• **Exercise directions**
In the Angela Rippon interview, how old was she when she first saw her father?

• **Supplied passage**
First Women Interview with Angela Rippon
Television journalist, news reader and presenter, in 1975 Angela Rippon became the first woman to regularly read the national news on the BBC – preceded by two decades of male presenters. At the age of 31, Angela officially fronted the Nine O’Clock News, the Corporation’s nightly news programme. She was awarded her CBE in 2017 for services to dementia care.
Now in her 70s and a veteran of her profession, she talks to First Women about the importance of integrity and ‘giving 100%’ to your craft (as well as keeping going with confidence when you mess up and the camera’s rolling…)
If you wake up and think, ‘ugh, I have to go to the office,’ then you are already on a negative path
But I always get out of bed and think, ‘great I get to have fun today!’ Or, ‘I’m really looking forward to tacking that challenge.’ I don’t think I have ever had I job I didn’t like. On the occasions where I’ve thought, ‘I wouldn’t be any good at that’ or, ‘I don’t really fancy that’ I have said ‘no’ right from the start so that I never put myself in a position to find out how difficult it could be not to enjoy what I do.
We had one of those nuclear families
My aunts lived next door and my grandmother was still alive until I was six years old so I was looked after by all the women in the family while my mum went to work. I don’t remember her not going to work, so my work ethic came from her. Even in her 60s, when she was meant to retire she said, ‘no, I’m not going to’ and volunteered, along with her mother-in-law for the WRVS [Welfare Royal Voluntary Service]-run meals on wheels service. She got involved in all sorts of stuff because that work ethic was just there. Therefore it never occurred to me that women didn’t go to work or that I shouldn’t have the same rights and opportunities as everybody else.
My father was in the Royal Marines and I was nearly three years old when I first saw him
He always said he had missed out because of this and spent the rest of his life making up for it. The photograph he carried in his wallet until the day he died was one that my mother had sent to him of me, aged four months old. My dad was a real countryman and taught me how to identify trees and birds. To this day I can identify a bird by its flight pattern because of what he taught me. Yes, my parents wanted me to be a young lady, but my father was a Marine and very macho. Therefore he imparted a lot of the attitudes to me that he would have to a son about self-reliance and independence. That had a huge influence on me, as did his philosophy that whatever you want in life you should go and do, but do it as well as you possibly can.

• **Information provided**

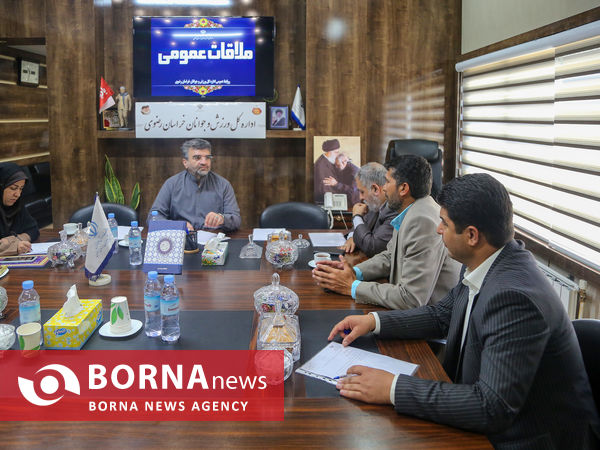 ملاقات مردمی سرپرست اداره کل ورزش و جوانان خراسان رضوی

• **Task result**
She was nearly three years old.